이렇게 추출한 독립 요인들의 상관계수를 별도로 히트맵으로 그려보면 모든 상관계수가 0에 근접함을 확인할 수 있다.

plt.figure(figsize=(6, 3))
sns.heatmap(df_results_womissing[independent_multiples].corr(), 
            annot=True, 
            cmap='coolwarm',
            center=0,
            fmt='.3f',
            annot_kws={'size': 6})
plt.title('Correlation Heatmap of Independent Multiples', size='small')
plt.xticks(size='small')
plt.yticks(size='small')
plt.tight_layout()
plt.show()

3. 타깃 멀티플 기준 최상위 기업 선별

앞서 기업 선별에 활용할 멀티플을 PER, PBR, PEG, Cash/Revenue로 타겟팅했다. Cash/Revenue는 높을수록 좋고, 그 외는 분자가 가격이므로 낮을수록 좋다. 이 기준으로 각 기업들을 정렬해 보자.

# Create 2x2 subplots
n_metrics = len(independent_multiples)
fig, axes = plt.subplots(2, 2, figsize=(12, 6))
axes = axes.flatten()

# Plot bar chart for each metric
for i, metric in enumerate(independent_multiples):
    if i >= 4:  # Only show first 4 metrics
        break
        
    # Sort data by metric and get top 20 companies
    # Sort ascending for all metrics except Cash/Revenue
    ascending = True if metric != 'Cash/Revenue' else False
    data = df_results_womissing.sort_values(by=metric, ascending=ascending).head(20)
    
    # Create bar plot
    sns.barplot(data=data, x='symbol', y=metric, ax=axes[i])
    
    # Customize plot
    sort_direction = "Lowest" if ascending else "Highest"
    axes[i].set_title(f'{sort_direction} 20 Companies by {metric}', fontsize=10)
    axes[i].tick_params(axis='x', rotation=45, labelsize=8)
    axes[i].tick_params(axis='y', labelsize=8)
    axes[i].set_xlabel('Company Symbol', fontsize=8)
    axes[i].set_ylabel(metric, fontsize=8)

plt.tight_layout()
plt.show()

PBR의 경우 지표가 0보다 낮으면 자본잠식 상태임을 고려하고, 나머지 정렬 상태를 확인한다. 종합 순위를 매기기 위해 각 지표별 순위를 매기고 4개 지표의 평균 순위로 후보군 Top 10을 선정한다.

# Create a scoring system based on multiple rankings
# For each multiple, rank companies from 1-n (n being total companies)
# Lower values are better for all metrics EXCEPT Cash/Revenue where higher is better

scoring_metrics = independent_multiples.copy()
df_scores = df_results_womissing.copy()

for metric in scoring_metrics:
    # For all metrics except Cash/Revenue, lower is better so ascending=True
    # For Cash/Revenue, higher is better so ascending=False
    ascending = False if metric == 'Cash/Revenue' else True
    
    # Rank companies for this metric (1 is best)
    df_scores[f'{metric}_rank'] = df_scores[metric].rank(ascending=ascending)

# Calculate average rank across all metrics
rank_columns = [col for col in df_scores.columns if col.endswith('_rank')]
df_scores['avg_rank'] = df_scores[rank_columns].mean(axis=1)

# Sort by average rank and get top 10 companies
top_10_companies = df_scores.sort_values('avg_rank').head(10)

# Display results with key metrics
display_columns = ['symbol', 'shortName'] + independent_multiples + ['avg_rank']
print("\nTop 10 Companies Based on Multiple Analysis:")
print(top_10_companies[display_columns].to_string(index=False))

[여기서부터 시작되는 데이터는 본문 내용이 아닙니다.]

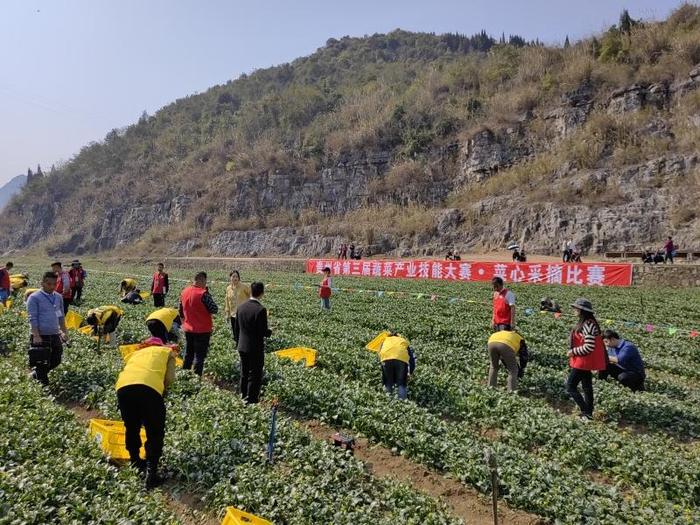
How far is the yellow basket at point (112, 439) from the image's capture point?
19.3 ft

# Create visualization of the top 10 companies' metrics
plt.figure(figsize=(8, 4))

# Plot heatmap of metrics for top 10 companies
metrics_data = top_10_companies[independent_multiples]
metrics_data = (metrics_data - metrics_data.mean()) / metrics_data.std()  # Standardize for better visualization

# Convert metrics_data to numeric values and handle any non-numeric values
metrics_data = metrics_data.apply(pd.to_numeric, errors='coerce')

# Create heatmap only if data is numeric
if not metrics_data.isna().all().all():
    sns.heatmap(metrics_data, 
                annot=True, 
                cmap='RdYlGn_r',
                xticklabels=independent_multiples,
                yticklabels=top_10_companies['symbol'],
                fmt='.2f',
                annot_kws={'size': 6})  # Smaller annotation font size

    plt.title('Standardized Metrics Heatmap for Top 10 Companies', fontsize=8)
    plt.xticks(fontsize=8, rotation=45)  # Smaller x-axis labels
    plt.yticks(fontsize=8)  # Smaller y-axis labels
    plt.tight_layout()
    plt.show()
else:
    print("Error: No numeric data available for heatmap visualization")

종합 순위로 정렬하고, 각 값을 지표별 0을 중심으로 표준화하여 히트맵으로 표현했다. 잭 도시가 창업한 미국 모바일 결제 기업 XYZ를 포함한 상위 두 개의 기업이 전자 결제 서비스, 다음은 고객관리 서비스 두 기업이 뒤를 잇는다.

동종 산업군의 각 지표 평균을 보면 언급한 기업들의 상대적 우위를 확인할 수 있다.

# Calculate average scores across all companies for comparison
avg_scores = df_scores[independent_multiples].mean()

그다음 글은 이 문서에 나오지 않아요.